Fargo Juneteenth marchers describe why they’re speaking out
Protestor Avalon says he would like to see more reform from the police departments in the F-M area and across the country.
FARGO, N.D. — With large groups of impassioned protesters taking the streets of downtown Fargo, marchers like Avalon say it’s about putting an end to violence and racism.
“I just feel like “Am I going to be the next one of who’s the victim of a crime? Am I going to be the next one who’s a victim of brutality?
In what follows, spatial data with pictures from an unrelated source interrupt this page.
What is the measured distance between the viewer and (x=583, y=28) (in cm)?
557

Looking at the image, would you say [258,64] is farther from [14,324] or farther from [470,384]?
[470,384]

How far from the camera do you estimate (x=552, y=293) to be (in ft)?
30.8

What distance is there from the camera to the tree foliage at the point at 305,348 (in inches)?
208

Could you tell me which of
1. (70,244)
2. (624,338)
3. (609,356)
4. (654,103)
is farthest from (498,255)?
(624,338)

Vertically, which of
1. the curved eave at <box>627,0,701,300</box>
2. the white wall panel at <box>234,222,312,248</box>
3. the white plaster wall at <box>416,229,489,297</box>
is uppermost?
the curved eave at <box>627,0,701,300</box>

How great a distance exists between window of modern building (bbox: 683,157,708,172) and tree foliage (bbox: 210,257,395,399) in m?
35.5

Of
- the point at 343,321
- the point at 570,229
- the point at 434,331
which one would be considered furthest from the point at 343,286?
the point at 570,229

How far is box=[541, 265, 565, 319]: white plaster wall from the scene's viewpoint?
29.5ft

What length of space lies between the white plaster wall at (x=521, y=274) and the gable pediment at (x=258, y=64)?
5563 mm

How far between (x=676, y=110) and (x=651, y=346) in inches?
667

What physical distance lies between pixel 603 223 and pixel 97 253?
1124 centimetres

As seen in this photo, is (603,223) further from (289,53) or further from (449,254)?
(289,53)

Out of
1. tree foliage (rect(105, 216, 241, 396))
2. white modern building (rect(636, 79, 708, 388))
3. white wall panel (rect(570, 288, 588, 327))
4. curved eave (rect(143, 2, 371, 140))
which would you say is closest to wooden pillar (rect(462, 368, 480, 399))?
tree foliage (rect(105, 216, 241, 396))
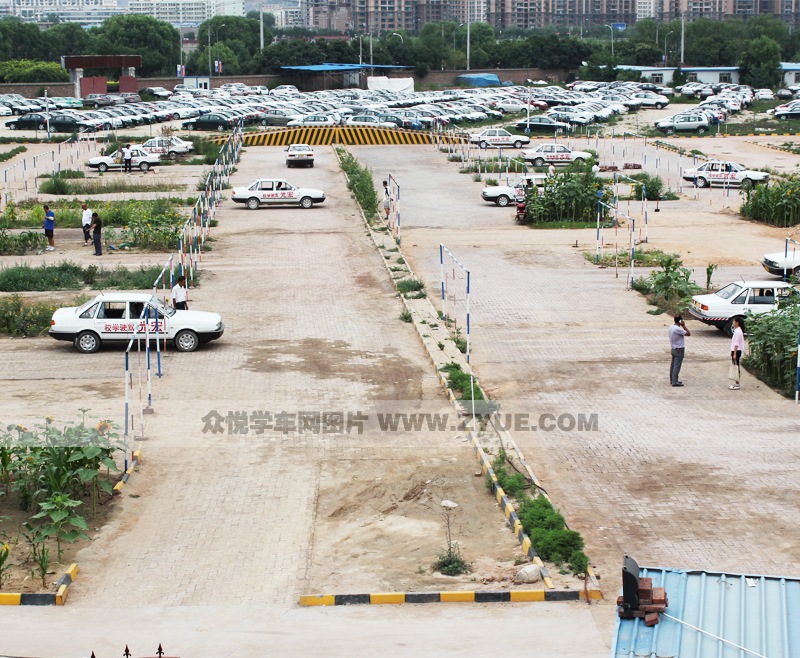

Am I going to be the next one who’s not going to make it home to their mom?”, Protester Avalon said.
He says he would like to see more reform from the police departments in the F-M area and across the country.
“Even if it’s a few bad apples, that’s too many, you can’t have one bad apple if they are to protect and serve all people,” Avalon said.
A Fargo mother is marching for her son Otavious who she says has not been receiving the proper assistance from the state for his Down Syndrome.
“For me as a parent, I’m very disappointed in what’s going on with my son and the state of Fargo so this is one of the reasons I’m coming this morning for equal opportunity,” Maima Massaquoi said.
Massaquoi works tirelessly to provide the best life for her son, but another roadblock she says she faces as a CNA is inequality of pay and treatment.
“We the majority of people who work in the nursing field in North Dakota are black African so in order for us to get equal justice we need equal opportunity for all,” Massaquoi said.
She feels race plays a part in why her son isn’t being treated equally and that she hopes protests like the one on Friday can open the door to new opportunities.
“I have spoken to other parents who are white, Caucasian and other African parents that also have kids that have downs and especially the black ones that have kids that have downs, they feel the same way I have felt about getting equal opportunity for our kids,” Massaquoi said.